-- PROBLEM DETAILS --
In the listing below, the lines starting at the line with "Multi Function Outdoor" and ending at the line with "sypialnia w domku górskim" are to be output verbatim. Images stay out of the copy.

-- EXTRACTED INFORMATION --
· · ·

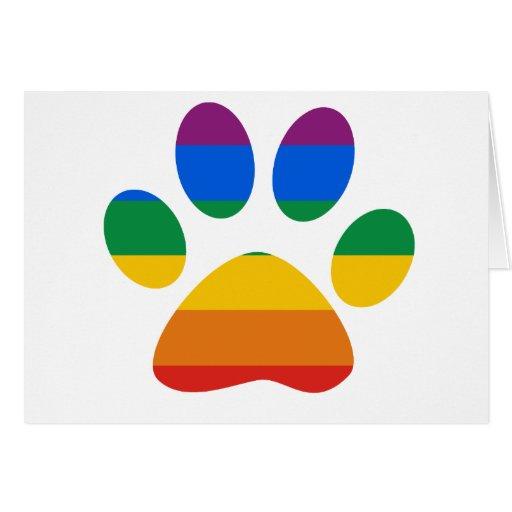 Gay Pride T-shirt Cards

· · ·

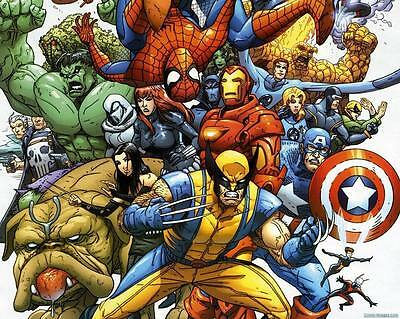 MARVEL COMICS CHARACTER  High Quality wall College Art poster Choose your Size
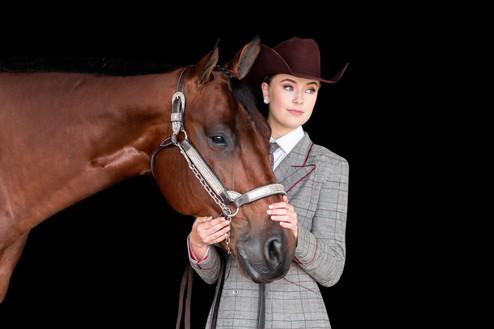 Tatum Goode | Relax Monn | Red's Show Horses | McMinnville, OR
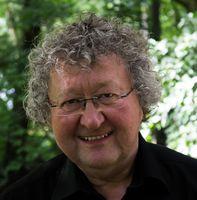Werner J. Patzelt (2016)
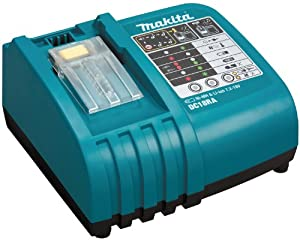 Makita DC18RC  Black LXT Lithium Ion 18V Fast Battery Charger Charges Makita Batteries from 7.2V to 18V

· · ·

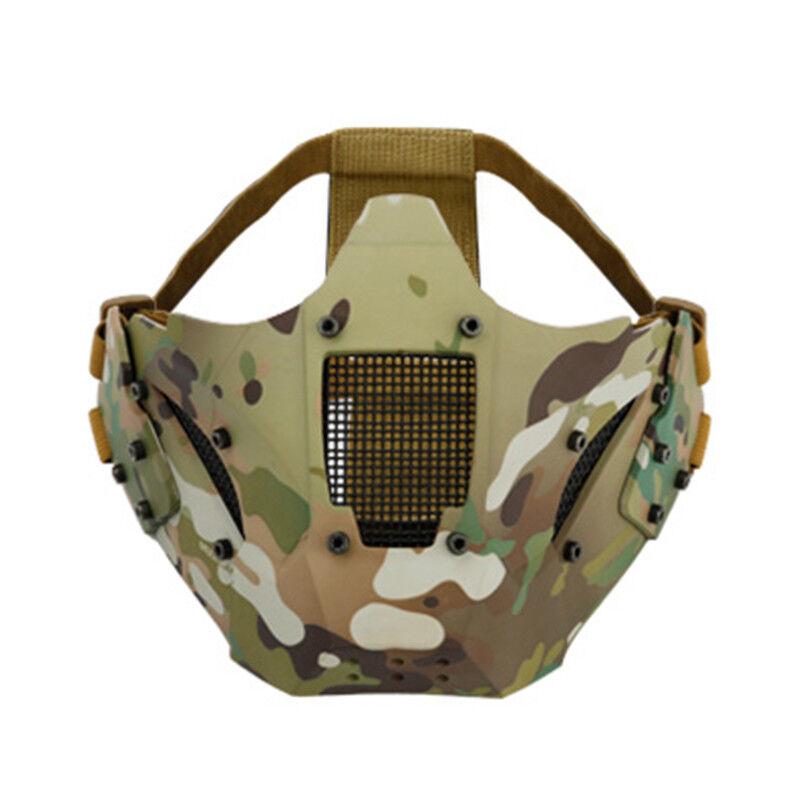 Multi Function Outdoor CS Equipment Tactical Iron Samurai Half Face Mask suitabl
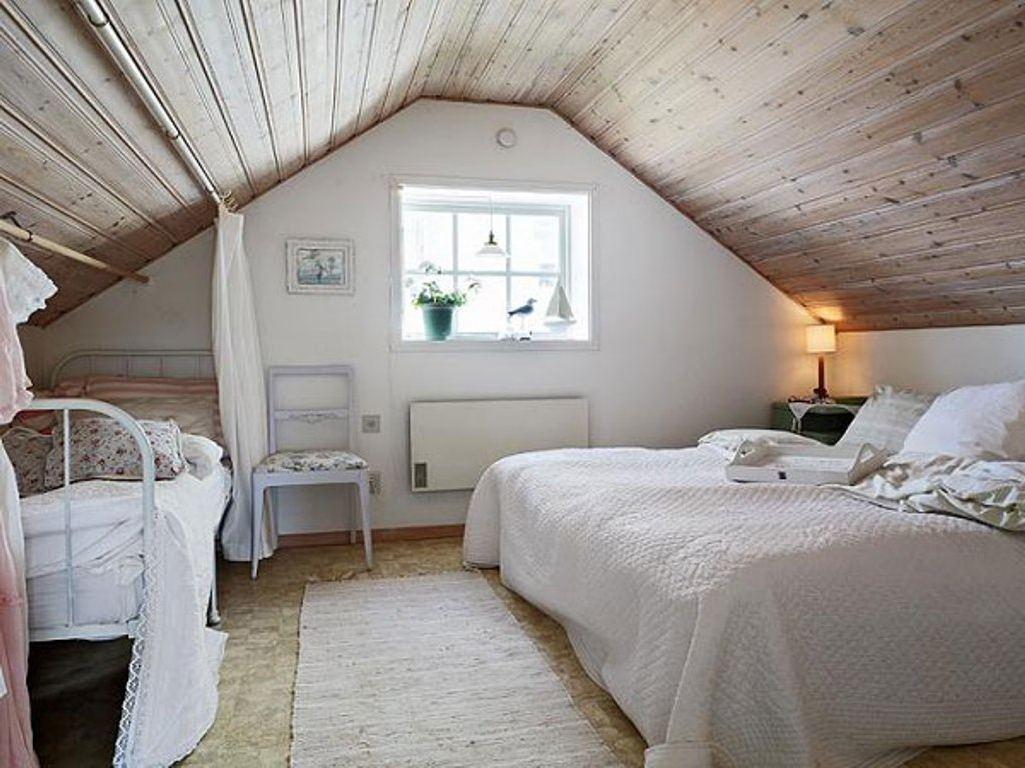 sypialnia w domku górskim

· · ·

-- YOUR SOLUTION --
 Multi Function Outdoor CS Equipment Tactical Iron Samurai Half Face Mask suitabl
 sypialnia w domku górskim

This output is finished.